Kippy Personalized Beauty Discovery, Inc.
- Industry: Beauty/Cosmetics
- Founded: 2011
- Founders: Michelle Phan Marcelo Camberos Jennifer Jaconetti Goldfarb
- Headquarters: San Mateo, California, U.S.
- Website: www.ipsy.com

= Ipsy =

Beauty subscription service

IPSY is a beauty product subscription service.

== History ==

IPSY was co-founded in 2011 by YouTube beauty vlogger Michelle Phan; Marcelo Camberos, who joined the company as CEO from Funny or Die; and Jennifer Jaconetti Goldfarb, who joined from Bare Escentuals. The company's initial business model was tested through a beta site called myglam.com offering limited access to monthly Glam Bags in November 2011. IPSY then launched to the public in September 2012 as ipsy.com after raising $3.8 million in seed and Series A funding.

In May 2013, IPSY launched its first live event, Generation Beauty—an annual beauty convention where cosmetics companies, bloggers, and the public could meet. By February 2016, the company had 10,000 vloggers who contributed one or two videos a month dedicated to the subscription service. At the time, Goldfarb stated, "There are hundreds if not millions of beauty content creators online. We want all of them."

In May 2015, IPSY launched Open Studios, a video production co-working space in Santa Monica, California, for nano creators and vloggers associated with the brand. At the studio, creators were provided equipment to produce content for their social media platforms and receive mentoring.

In September 2015, IPSY raised a $100 million Series B round of funding from TPG Growth and Sherpa Capital and the company was valued at about $800M.

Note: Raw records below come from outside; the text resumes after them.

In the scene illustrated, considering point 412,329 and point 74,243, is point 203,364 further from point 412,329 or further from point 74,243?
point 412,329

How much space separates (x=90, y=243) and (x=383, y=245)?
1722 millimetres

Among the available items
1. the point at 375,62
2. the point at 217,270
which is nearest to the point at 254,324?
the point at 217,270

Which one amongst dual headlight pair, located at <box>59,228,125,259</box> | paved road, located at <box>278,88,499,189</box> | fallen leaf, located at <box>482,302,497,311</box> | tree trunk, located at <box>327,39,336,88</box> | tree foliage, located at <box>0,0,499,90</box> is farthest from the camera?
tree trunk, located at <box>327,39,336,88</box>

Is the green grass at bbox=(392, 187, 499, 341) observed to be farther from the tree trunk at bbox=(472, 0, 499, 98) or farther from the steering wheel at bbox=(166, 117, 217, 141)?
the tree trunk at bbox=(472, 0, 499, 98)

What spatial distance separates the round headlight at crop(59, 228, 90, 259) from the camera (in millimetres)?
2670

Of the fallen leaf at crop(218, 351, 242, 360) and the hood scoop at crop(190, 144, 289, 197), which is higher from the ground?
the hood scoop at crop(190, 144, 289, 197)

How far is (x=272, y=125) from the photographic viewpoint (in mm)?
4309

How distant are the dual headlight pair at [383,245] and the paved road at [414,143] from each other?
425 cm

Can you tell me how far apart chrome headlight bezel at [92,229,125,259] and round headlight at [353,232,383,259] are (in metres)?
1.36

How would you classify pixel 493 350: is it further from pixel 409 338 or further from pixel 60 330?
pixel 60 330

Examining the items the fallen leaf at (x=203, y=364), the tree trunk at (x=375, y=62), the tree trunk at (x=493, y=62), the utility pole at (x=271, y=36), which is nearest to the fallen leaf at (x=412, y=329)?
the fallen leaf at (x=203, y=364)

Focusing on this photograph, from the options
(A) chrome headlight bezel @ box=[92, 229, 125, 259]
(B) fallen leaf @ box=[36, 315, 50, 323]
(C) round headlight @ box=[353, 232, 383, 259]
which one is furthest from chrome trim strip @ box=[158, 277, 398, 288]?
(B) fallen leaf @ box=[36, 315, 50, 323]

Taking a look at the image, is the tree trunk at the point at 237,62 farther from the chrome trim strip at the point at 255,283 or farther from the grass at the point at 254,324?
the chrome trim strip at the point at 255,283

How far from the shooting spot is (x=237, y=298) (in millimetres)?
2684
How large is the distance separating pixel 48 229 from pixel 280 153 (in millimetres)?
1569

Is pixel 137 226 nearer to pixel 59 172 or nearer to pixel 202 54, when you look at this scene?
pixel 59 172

In September 2017, IPSY launched an e-commerce section offering beauty products at reduced prices to subscribers. In 2018, IPSY expanded its portfolio to two membership tiers with the introduction of a full-size program called Glam Bag Plus (later renamed BoxyCharm when the companies merged). In 2019, IPSY added Glam Bag Ultimate, a tier featuring both full-size products and deluxe samples. In November 2020, Glam Bag Ultimate was discontinued and replaced with Glam Bag X, a members only upgrade which instead offered 7-8 full-sized products each quarter and was later renamed Icon Box. The products offered in the Icon Box are advertised as curated by different celebrities each quarter. Past curators include Gwen Stefani, Lisa Vanderpump, and Chrissy Teigen.

IPSY launched its first in-house brand, Complex Culture, in 2019 before forming a brand incubator called Madeby Collective. IPSY launched Refreshments in 2020, a line of personal care products advertised as vegan, cruelty-free, and free of parabens, phthalates, and sulfates. The products are also formulated without gluten and nut allergens, and are clinically, allergy, and dermatologist-tested. In August 2020, Madeby Collective collaborated with TikTok personality Addison Rae to release Item Beauty. In June 2021, Madeby Collective collaborated with singer Becky G to release Treslúce Beauty.

In October 2020, IPSY announced it would acquire BoxyCharm, the largest provider of subscriptions for full-size beauty products at the time, for $500 million. The deal also formed a new parent company called Beauty For All (BFA Industries) which would oversee both brands separately.

In February of 2022, BFA Industries secured another $96 million investment from TPG Growth.

The two brands officially came together in 2023 under the IPSY umbrella.